Statistics & Probability
Statistics:
Basic Terms
Population: every member of a certain group.
Sample: a subset of the whole population.
Discrete Data: when there are only a certain number of values possible, often countable. For example: the number of siblings, number of pages, etc.
Continuous Data: data that can take any value within a range, usually measured and approximated/rounded. For example: height, mass, time taken, etc.
Range: a basic measure of spread, found by: highest value - lowest value. This figure can easily be distorted by extreme values.
Reliability: can be compromised by: missing data, small sample size, or errors. Outlier values often arise due to an error (discussed more later).
Interpolation: estimating unknown values that fall within the range of a set of known data points.
Extrapolation: estimating unknown values that fall outside the range of a set of known data points. This is heavily inaccurate and should be avoided.
Average: also known as central tendency
- Mode: the most frequent data value
- Median: the middle of an ordered list. The $\left(\frac{n+1}{2}\right)$th value.
- Mean: the sum of the values, divided by the total number of values: $$\large \bar x=\frac{\sum x_i}{n}$$.
Sampling Methods
There are various sampling methods you are expected to know for this course:
- Simple Random: when a sample is randomly selected (e.g. picking names from a hat)
- Convenience: a method that is most accessible for the sampler (e.g. asking the people that are in your class)
- Systemic: when you randomly select the first data point, then elect the rest at regular intervals (e.g. questioning every 10th person that walks by)
- Stratified: when an equal number of data points are picked from all the subsets of a population (e.g. asking 10 boys and 10 girls for their opinion on a movie)
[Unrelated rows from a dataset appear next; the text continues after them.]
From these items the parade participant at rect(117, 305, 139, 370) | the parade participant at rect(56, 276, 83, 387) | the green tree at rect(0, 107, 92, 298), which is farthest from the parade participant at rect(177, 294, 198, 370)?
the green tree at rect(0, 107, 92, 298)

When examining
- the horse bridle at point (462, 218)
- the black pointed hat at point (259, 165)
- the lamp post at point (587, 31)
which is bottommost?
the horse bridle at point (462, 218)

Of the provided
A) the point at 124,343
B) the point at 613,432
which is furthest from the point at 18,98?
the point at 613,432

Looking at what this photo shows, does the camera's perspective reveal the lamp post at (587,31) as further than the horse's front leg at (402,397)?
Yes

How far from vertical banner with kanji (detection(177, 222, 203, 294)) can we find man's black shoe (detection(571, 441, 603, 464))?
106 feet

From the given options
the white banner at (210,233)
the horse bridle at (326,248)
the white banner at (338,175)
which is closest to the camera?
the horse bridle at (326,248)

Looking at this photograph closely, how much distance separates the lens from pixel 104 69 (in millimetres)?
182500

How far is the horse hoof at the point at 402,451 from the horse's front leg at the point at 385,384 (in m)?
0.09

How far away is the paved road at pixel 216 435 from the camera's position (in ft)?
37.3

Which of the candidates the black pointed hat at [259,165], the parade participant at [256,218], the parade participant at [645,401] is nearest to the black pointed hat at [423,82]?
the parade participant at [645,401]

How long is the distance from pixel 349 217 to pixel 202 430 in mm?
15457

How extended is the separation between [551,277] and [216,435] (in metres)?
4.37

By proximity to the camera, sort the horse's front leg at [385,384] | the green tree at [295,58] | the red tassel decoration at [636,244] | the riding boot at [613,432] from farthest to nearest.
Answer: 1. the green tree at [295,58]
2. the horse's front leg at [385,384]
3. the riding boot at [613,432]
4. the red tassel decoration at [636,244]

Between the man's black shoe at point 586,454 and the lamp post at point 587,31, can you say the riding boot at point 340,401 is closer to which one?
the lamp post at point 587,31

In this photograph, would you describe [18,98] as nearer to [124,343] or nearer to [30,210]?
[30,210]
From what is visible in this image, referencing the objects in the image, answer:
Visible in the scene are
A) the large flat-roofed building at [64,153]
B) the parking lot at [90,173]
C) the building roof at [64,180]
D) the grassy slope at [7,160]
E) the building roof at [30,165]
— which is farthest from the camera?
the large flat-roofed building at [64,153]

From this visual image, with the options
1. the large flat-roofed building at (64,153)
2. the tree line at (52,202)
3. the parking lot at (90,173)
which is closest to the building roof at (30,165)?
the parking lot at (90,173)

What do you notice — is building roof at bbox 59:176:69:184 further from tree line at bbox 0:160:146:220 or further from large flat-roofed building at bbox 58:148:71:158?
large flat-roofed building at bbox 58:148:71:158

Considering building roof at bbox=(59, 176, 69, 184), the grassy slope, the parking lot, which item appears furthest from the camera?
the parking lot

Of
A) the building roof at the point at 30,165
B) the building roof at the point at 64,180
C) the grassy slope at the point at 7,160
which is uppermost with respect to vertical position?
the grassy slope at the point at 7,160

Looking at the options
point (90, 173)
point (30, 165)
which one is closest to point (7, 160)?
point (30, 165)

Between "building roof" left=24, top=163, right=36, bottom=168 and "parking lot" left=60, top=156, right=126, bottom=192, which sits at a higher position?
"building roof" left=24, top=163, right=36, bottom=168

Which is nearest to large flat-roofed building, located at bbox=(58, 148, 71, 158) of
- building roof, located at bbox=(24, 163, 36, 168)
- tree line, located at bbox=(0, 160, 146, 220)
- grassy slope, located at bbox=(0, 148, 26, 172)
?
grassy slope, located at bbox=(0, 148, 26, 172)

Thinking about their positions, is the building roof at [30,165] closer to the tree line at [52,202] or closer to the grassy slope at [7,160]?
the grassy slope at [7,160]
- Quota: sampling method in which the samples are based on specific subsets of a population (similar to stratified), but are also proportionate to their prevalence in the population.
Presentation of Data
Histograms: similar to a bar chart, but are more suitable for continuous data, as they show the frequency between various intervals.
Frequency Tables: instead of a long list of data, it is often more efficient to state how many (the frequency) of each value there is.
Quartiles: As formerly mentioned, the range can be distorted due to extreme values, so an alternative is to assess how spread out the central 50% of the data is. This is called the interquartile range. This process is explained below:
- Quartile 1 (Q1): the value that is ¼ of the way through the ordered data.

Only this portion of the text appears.